Tomás Arias Ávila (December 29, 1856 in Panama City, Panama – July 20, 1932 in Panama City, Panama) was a Panamanian politician and businessman who was, together with José Agustín Arango and Federico Boyd, a member of the provisional junta that governed Panama after its independence in 1903.

Tomás Arias was the son of Ramon Arias and Manuela Avila. A businessman, Arias attended schools in Panama, Jamaica, and the United States. Arias was one of the leaders during the emancipation movement in 1903.  His brother, Ricardo Arias, was also part of the movement. Tomás Arias's eloquence and talent as a public speaker won him the designation of diplomat representing the Isthmus of Panama.

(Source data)

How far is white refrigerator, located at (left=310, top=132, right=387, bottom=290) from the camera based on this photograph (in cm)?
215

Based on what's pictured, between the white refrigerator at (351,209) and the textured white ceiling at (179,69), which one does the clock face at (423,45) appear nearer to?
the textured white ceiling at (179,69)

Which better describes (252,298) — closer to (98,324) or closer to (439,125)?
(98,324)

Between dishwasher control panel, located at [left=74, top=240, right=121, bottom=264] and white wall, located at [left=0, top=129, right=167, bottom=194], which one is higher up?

==

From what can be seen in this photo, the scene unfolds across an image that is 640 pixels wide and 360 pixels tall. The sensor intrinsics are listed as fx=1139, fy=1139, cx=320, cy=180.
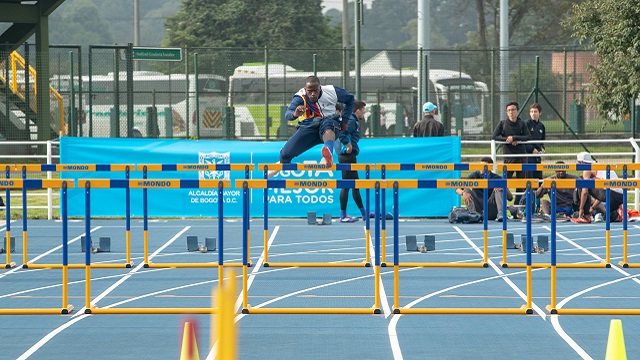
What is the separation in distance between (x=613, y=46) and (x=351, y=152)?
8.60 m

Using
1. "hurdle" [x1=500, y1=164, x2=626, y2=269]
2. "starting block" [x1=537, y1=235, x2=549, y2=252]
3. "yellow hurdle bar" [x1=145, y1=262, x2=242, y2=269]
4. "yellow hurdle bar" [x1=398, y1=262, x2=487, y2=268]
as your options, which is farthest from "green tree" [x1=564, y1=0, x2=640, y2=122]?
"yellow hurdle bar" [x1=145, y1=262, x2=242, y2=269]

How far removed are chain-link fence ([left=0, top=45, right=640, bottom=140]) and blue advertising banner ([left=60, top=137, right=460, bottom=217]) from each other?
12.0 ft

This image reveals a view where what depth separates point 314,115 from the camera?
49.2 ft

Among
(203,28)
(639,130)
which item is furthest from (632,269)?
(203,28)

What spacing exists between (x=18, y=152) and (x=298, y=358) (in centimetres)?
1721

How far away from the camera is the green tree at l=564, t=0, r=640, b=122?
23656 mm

> _AIM OF THE TASK_: For each statement below, say yes or no on whether it agrees with the biography of Tomás Arias, and quote the words from the biography that settle it. 1. Tomás Arias was born in Panama City. 2. Arias went to school only in Panama. 3. Arias's brother Ricardo also took part in the 1903 movement. Rely only on the text; the rows play no part here.

> _SOLUTION_:
1. Yes: "December 29, 1856 in Panama City, Panama"
2. No: "Arias attended schools in Panama, Jamaica, and the United States."
3. Yes: "His brother, Ricardo Arias, was also part of the movement."